— Поэт Маяковский не написал ни одной песни, — на этом основании Уткин, позволил себе отнести песню к жанру не чисто литературному, а как жанру, являющемуся придатком к художественной основной поэзии.
Популярность Л.-Кумача, он объяснил той же любовью народной к песне:
— Лебедев-Кумач — песенник. В этом его сила и отличительная черта. Его заслуги оценены нашим правительством, которое считается со вкусами народа, распевающего от края и до края песни Лебедева-Кумача. Однако стихи Лебедева-Кумача слабы. Я не раз говорил об этом своим друзьям-поэтам, Ясееву и другим. И однажды, когда Василий Иванович Лебедев-Кумач прислал мне для редактирования сборник своих стихов, я прямо написал ему в письме, что стихи никуда не годятся и что ему не следует их печатать. (Но он не послушался самого Уткина (!) и все-таки выпустил сборник своих стихов. После этого оба поэта не разговаривают).
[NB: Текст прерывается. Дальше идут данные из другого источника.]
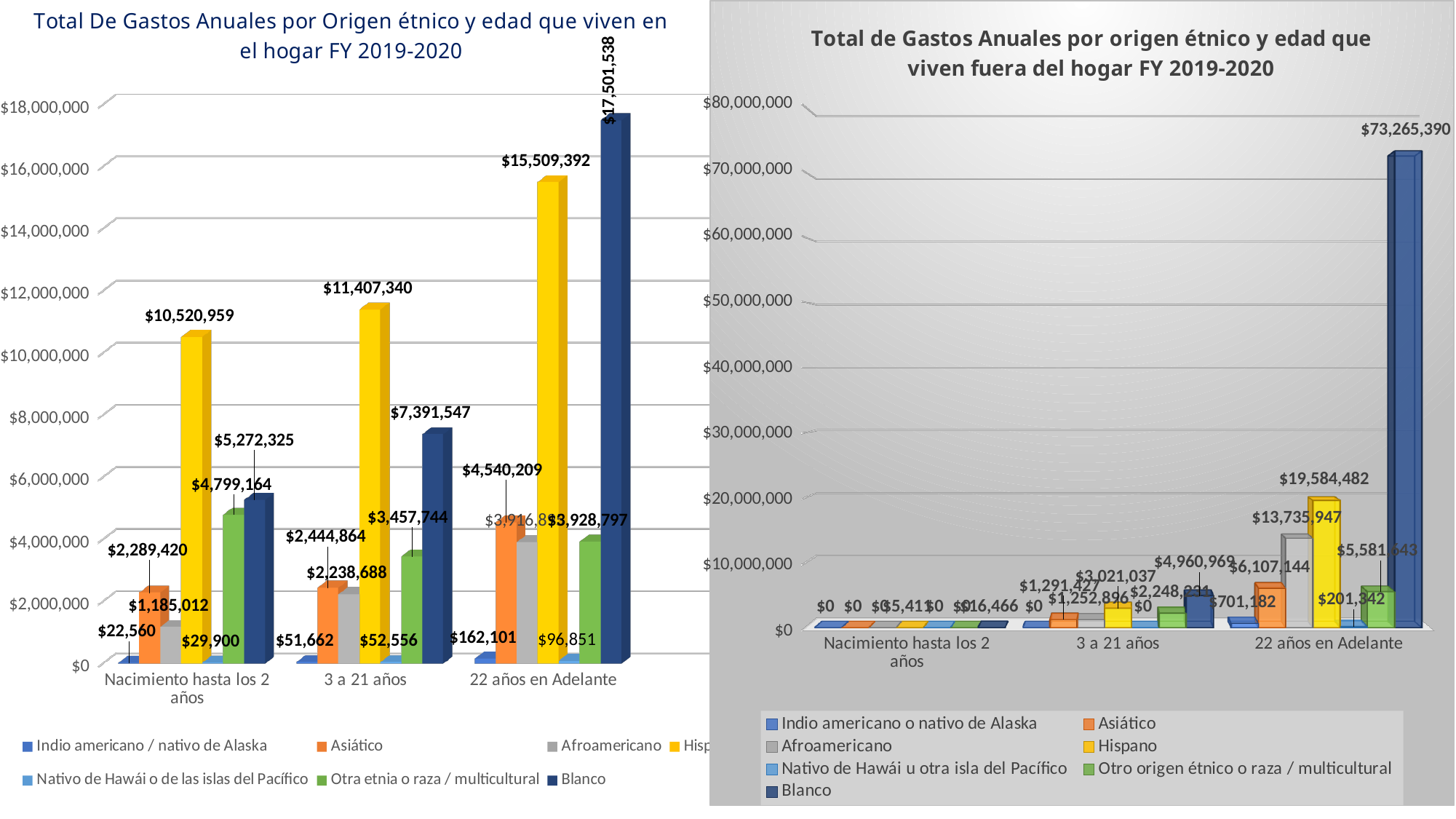
In the left chart (viven en el hogar), what is the difference between the Blanco values for '22 años en Adelante' and '3 a 21 años'? $10,109,991 In the right chart (viven fuera del hogar), what is the value for Blanco in the '22 años en Adelante' category? $73,265,390 In the left chart (viven en el hogar), what is the value for Blanco in the '22 años en Adelante' category? $17,501,538 In the left chart (viven en el hogar), which series has the highest value in the '3 a 21 años' category? Hispano What kind of chart is the right chart (viven fuera del hogar)? Bar chart How many series does the legend of the right chart (viven fuera del hogar) list? 7 In the right chart (viven fuera del hogar), what is the value for Hispano in the '22 años en Adelante' category? $19,584,482 In the right chart (viven fuera del hogar), which series has the highest value in the '22 años en Adelante' category? Blanco How many age categories are shown on the x axis of the left chart (viven en el hogar)? 3 In the left chart (viven en el hogar), which is larger for 'Nacimiento hasta los 2 años': Blanco or Otra etnia o raza / multicultural? Blanco In the right chart (viven fuera del hogar), is the value for Afroamericano in '22 años en Adelante' greater or less than $10,000,000? greater In the left chart (viven en el hogar), what is the value for Hispano in the 'Nacimiento hasta los 2 años' category? $10,520,959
Несколько раз он повторил, что Москва — центр, а Днепропетровск — провинция: «У нас в Москве уже изжито такое положение в творчестве. Может к вам в провинцию это еще не дошло?» «У нас в центре все уже знают, a в Днепропетровске, вероятно, еще не известно».
— У нас в Москве уже давно созданы условия, при которых любой писака не может сделаться поэтом. Нет у нас в центре теории общего котла, которая распространена повсюду. Пишет Маяковский, например, пишу я — пишем кровью, и нам предлагает какой-то поэт, пишущий грязью с водосточной трубы, объединить наши стихи с его стихами. И это вместе: творчество Уткина, Маяковского и еще какого-то нестоящего внимания поэта, должно являться поэзией. Да я даже знаться не желаю с ним! Поэт — цветок. Я — цветок! И я буду возиться там с кем-то!? У меня был такой случай: хотел со мной познакомиться некий писака. Но я его даже не подпустил к себе. Поэт должен быть до конца оригинальным. А это ли оригинальность: знакомиться за руку с каждым и всяким?
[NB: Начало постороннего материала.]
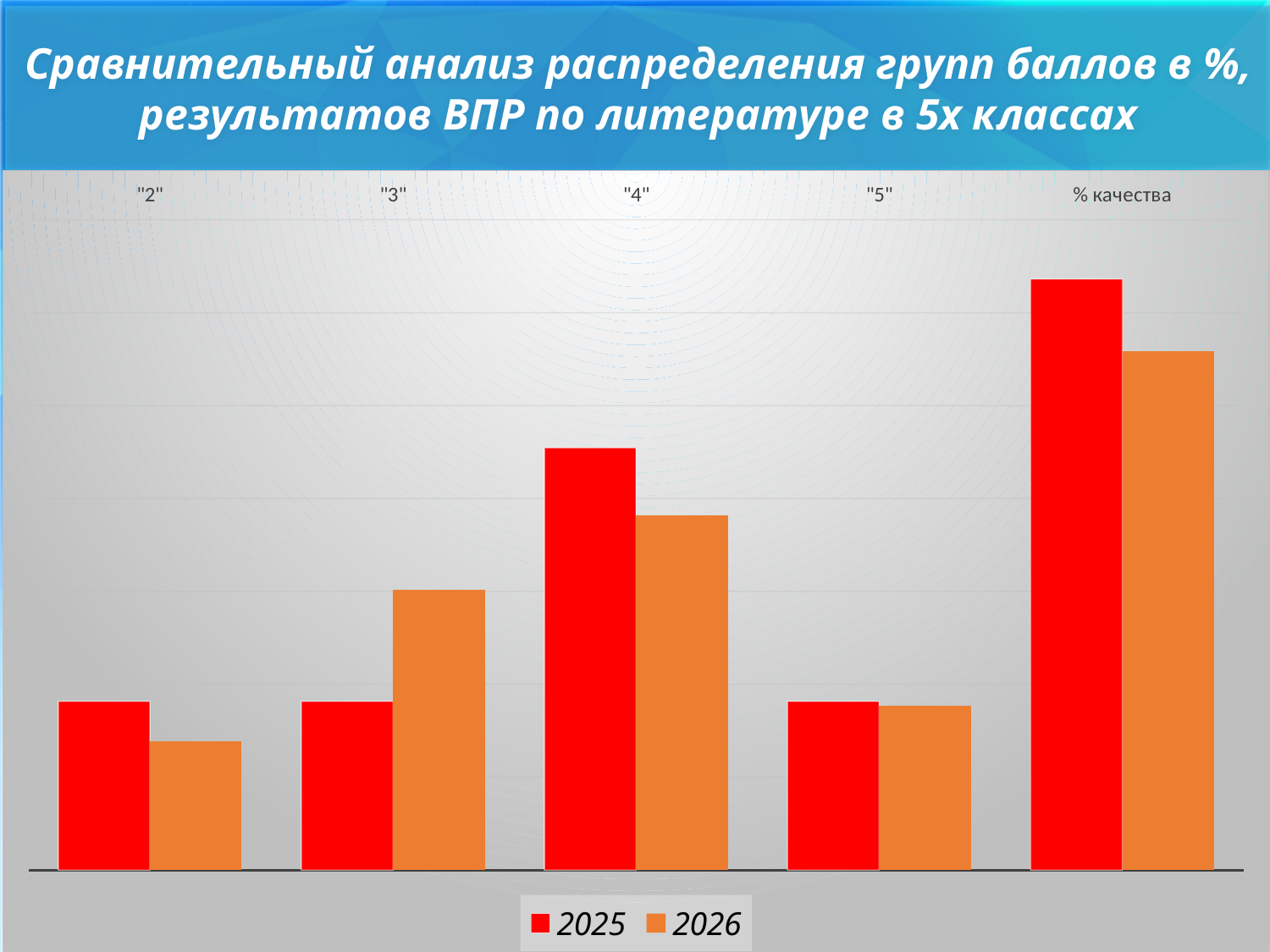
For the category "4", which series has the larger value, 2025 or 2026? 2025 How many categories are shown along the x axis? 5 For the category "3", which series has the larger value, 2025 or 2026? 2026 What kind of chart is shown on the slide? bar chart How many series does the legend list? 2 Which category has the highest value for the 2025 series? % качества For the category "2", which series has the larger value, 2025 or 2026? 2025 Which category has the lowest value for the 2026 series? "2" Which category has the highest value for the 2026 series? % качества Which colour represents the 2026 series in the legend? orange Which series is shown in red? 2025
И дальше больше, больше и больше… Говорил он, что с его, уткинской легкой руки, по всей Москве распространилась фраза поэта Баратьского «Я имел скромность не пойти вслед за Пушкиным»… Говорил столько…, впрочем, всего не упомнишь.
Но вот он закончил и началась дискуссия.
Первым выступал Ортенберг (критик) — человек с солидным возрастом, лицом типичным для большинства критиков, хищным придирчивым взглядом и лысиной на почтенной голове. Все его выступления неудачны: неглубоки, бессодержательны и до крайней степени придирчивы. Его часто и много критикуют те, на кого в свою очередь обрушивается он. Над ним смеются и бросают в его адрес обидные оскорбления. Но он не унывает, не теряется и снова выступает, обвиняет, нападает.
Вот и сегодня он, так сказать, выступил. Я тоже не переношу этого Ортенберга, еле скрываю свою досаду когда он выступает. Но сегодня… Я готов был аплодировать (и аплодировал), когда тот говорил.
— Вы, говорите, провинция, — с горькой иронией начал Ортенберг, — что ж, да, провинция…
Во время выступления Ортенберга, Уткин, нахально развалившись на стуле, перебивал говорившего, каждую вторую реплику начиная: «А вы знаете что такое лирика?!»…
02.07.1941
Война изменила все мои планы относительно проведения летних каникул. Уже сдал почти все испытания, осталась только математика — мой самый нелюбимый и трудный предмет. Дал себе слово заниматься неустанно и ежедневно для того, чтобы быть летом свободным и хорошо провести летние каникулы.
22 числа прошлого месяца посетил вместе с Олей и ее подругами Валей Иашковой и Майей Белокопытной Малый театр, который тогда у нас гастролировал. Шла комедия Островского А.Н. «Правда хорошо, а счастье лучше». Комедия ставилась знаменитыми народными артистами союза и республики и прошла с большим успехом, несмотря на свойственную раннему Островскому слабость сюжета.
Веселые и возбужденные постановкой, мы покинули зрительный зал драматического театра Горького.
По улицам суетилось множество людей. Трамваи были переполнены и люди висели на подножках, так, что нам с трудом удалось сесть и выбраться из него на нужной остановке.
У Оли узнали, что Германия объявила нам войну. Это было ужасно и неожиданно.
Ее вызвали в школу; и так, как олиной мамы не было дома, я тоже пошел с ней. Там все ребята были уже в сборе. Комсомольцы и не комсомольцы клеили окна, рыли ямы, хлопотали, шумели и вообще все были в необычном состоянии.